= Direction 1 =
Please copy out, word for word, the part of the listing that opens with the line containing "In this picture, which of" and runs through the listing's final line, including both ends.

= Selected extract =
######

And finally, there is the separate issue of the exploding U.S. trade deficit. Yes, yes, I know, I know: the USA is a wonderful place to invest in! And that will continue to be true — until it is not. Except that story is not what’s really going on. Rather, beggar-thy-neighbor industrial policies in places like China and Germany force surpluses into the global economy that must be balanced by trade deficits elsewhere, and practically, that elsewhere is here because we passively allow foreign industrial policy to dictate U.S. deindustrial policy. This matters because, among other things, once the capital flight happens, it will happen overnight, and potentially we could be in for a financial crisis of proportions that will make the 2008 GFC look like a walk in the park. Then the trade deficit will fix itself, but it will not be pretty. NIIP/GDP was -88% as of Q4 2024 and will probably hit -100% in 2025. So we’re already well into the danger zone.
john hare
Jun 1 2025 at 7:14pm
How do you get a higher profit margin if costs are not lower?
Warren Platts
Jun 2 2025 at 11:33am
Externalities are real costs. The only question is whether they are included in the price of the good or not.
Craig
Jun 1 2025 at 11:14am
The problem I tend to see is that something like hats actually probably should be made in the US just straight up based on cost with or without a tariff. Frankly there’s hundreds of billions of things where the cost of freight exceeds the additional cost of US labor.
Craig
Jun 1 2025 at 11:28am
Another consideration is that many retail items with relatively low price points often have retail prices 4-8x (and for hats more like 10x+) the cost to produce. So the end retail price for something like a hat is more about having a ‘price point’ than necessarily worrying about the cost of goods sold.
Warren Platts
Jun 1 2025 at 7:01pm
No kidding. I just ordered a $4 paperback book, Buchanan’s Essays on The Political Economy actually, and the shipping cost was $8.00. Turns out it is from somewhere overseas, and the delivery won’t be till July. So I canceled that one, and bought a hardback from Washington state that costs $12 and will get here within the week..
Craig
Jun 2 2025 at 10:28am
Also often sellers will do that on marketplaces like ebay so that when buyers sort by lowest price they will get more clicks.
Pierre Lemieux
May 31 2025 at 12:22pm
David: We have to be prudent here. In the standard perfect-competition model, world supply is perfectly elastic. Thus, there is no incidence-sharing of the tax called tariff: the consumers of the tariff-imposing country pay the whole of it. This corresponds to the usual graphical analysis of the effect of a tariff that is used in international tax theory. The results are confirmed by most empirical analyses. Jon may have been more theoretically right than it appears at first sight.

######

= Dataset rows =
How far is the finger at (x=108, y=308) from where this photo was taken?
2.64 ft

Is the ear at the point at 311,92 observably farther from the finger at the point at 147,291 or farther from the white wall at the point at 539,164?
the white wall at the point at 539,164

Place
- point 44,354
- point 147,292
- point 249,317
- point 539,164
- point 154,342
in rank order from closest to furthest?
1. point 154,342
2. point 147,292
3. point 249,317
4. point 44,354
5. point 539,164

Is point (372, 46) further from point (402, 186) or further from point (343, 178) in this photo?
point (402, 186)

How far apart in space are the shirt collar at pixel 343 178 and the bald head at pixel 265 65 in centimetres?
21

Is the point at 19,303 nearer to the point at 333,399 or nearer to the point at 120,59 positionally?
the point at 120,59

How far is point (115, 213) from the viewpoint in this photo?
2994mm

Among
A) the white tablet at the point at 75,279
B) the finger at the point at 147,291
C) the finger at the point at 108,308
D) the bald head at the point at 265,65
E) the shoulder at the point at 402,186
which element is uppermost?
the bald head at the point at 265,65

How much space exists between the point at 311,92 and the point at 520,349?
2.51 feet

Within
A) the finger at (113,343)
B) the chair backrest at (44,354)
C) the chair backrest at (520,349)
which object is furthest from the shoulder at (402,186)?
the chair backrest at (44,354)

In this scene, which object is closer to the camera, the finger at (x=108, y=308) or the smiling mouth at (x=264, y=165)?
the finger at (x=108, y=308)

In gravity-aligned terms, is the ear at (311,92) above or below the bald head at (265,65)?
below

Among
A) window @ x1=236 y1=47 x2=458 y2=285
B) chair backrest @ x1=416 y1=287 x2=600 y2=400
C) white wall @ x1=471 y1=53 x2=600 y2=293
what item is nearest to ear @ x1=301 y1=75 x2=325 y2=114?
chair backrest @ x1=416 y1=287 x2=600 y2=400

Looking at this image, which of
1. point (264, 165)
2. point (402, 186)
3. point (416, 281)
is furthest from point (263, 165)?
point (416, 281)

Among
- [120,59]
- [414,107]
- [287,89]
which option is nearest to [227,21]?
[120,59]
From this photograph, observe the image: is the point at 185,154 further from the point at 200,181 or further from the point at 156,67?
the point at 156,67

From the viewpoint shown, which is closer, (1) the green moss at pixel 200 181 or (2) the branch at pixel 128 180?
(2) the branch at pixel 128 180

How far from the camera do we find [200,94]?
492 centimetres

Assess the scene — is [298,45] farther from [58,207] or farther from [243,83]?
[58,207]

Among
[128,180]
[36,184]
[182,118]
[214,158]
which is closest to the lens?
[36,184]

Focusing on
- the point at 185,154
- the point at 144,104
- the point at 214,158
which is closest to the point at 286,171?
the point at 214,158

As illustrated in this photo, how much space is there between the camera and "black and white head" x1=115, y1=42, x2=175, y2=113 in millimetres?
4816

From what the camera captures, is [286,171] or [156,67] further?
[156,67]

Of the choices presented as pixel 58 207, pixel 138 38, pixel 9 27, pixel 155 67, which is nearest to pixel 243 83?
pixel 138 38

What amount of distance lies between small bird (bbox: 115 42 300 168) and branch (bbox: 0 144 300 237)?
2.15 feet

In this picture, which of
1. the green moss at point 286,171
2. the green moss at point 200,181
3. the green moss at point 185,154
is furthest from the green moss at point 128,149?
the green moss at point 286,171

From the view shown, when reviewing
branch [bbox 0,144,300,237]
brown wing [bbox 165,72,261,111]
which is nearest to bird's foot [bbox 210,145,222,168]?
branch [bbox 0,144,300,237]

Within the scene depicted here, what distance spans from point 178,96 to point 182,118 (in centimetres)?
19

######

= Direction 2 =
Extend the comment thread on tariffs and trade past its final comment.

= Written reply 1 =
In this picture, which of
1. the green moss at point 286,171
2. the green moss at point 200,181
3. the green moss at point 185,154
is furthest from the green moss at point 128,149?
the green moss at point 286,171

From the view shown, when reviewing
branch [bbox 0,144,300,237]
brown wing [bbox 165,72,261,111]
which is nearest to bird's foot [bbox 210,145,222,168]?
branch [bbox 0,144,300,237]

Within the scene depicted here, what distance spans from point 178,96 to point 182,118 (in centimetres)?
19

= Written reply 2 =
Of course, this is a model. In reality, there is no perfect anything. The fact that foreign producers are harmed by “our” tariffs suggests that world supply is not literally perfectly elastic. (I would add that if the perfect-competition model needs to be qualified, it is as much in its tacit assumption of national preference, necessary to explain why the whole quantity-supplied burden of a tariff is assumed to fall on foreign producers.)
Jon Murphy
May 31 2025 at 12:49pm
You highlight the hidden premise in my argument that I should have been more explicit about:
Many importers are small. They are not big enough to affect the market price, even if the US as a whole is.
Warren Platts
May 31 2025 at 3:37pm
Yes, but as David said, under free market conditions, the burden split depends on the elasticities, not on the sizes of the firms. And contra Pierre, supply is not usually perfectly elastic in the real world. Cf. this IMF study by Tokarick (2014) “A method for calculating export supply and import demand elasticities” where they estimate import and export elasticities for practically every country you can think of. For example, Tokarick estimates that PRC’s long run (includes GE effects) overall export supply elasticity is 1.1 whereas USA’s corresponding demand elasticity is -1.52; thus for a US tariff on PRC, 58% of tax incidence falls on PRC producers and 42% on USA consumers. As for PRC retaliatory tariffs, PRC import demand elasticity is -0.61 and USA’s export supply elasticity is 1.77 implying that 25.6% of the tariff burden falls on USA producers and 74.4% falls on PRC consumers. So either way, the majority of the tariff burden falls on PRC. Figure 1. here.
Jon Murphy
May 31 2025 at 9:44pm
I am using “size” in the technical sense: limited market power
Warren Platts
Jun 1 2025 at 2:03pm
Which is a fancy way of saying that the importers face a highly elastic supply curve. In that case, the small country model applies, yes.
Bill Conerly
May 31 2025 at 4:06pm
Good point, David.
AND … time makes a difference.
Consider a foreign factory with a product designed for U.S. market and factory optimized for that product. Trained workers are at the plant, and a shipment of raw materials just arrived. That company has a very low supply elasticity because so much of their costs are fixed or sunk. They will eat a portion of the tariff and still cover their variable costs.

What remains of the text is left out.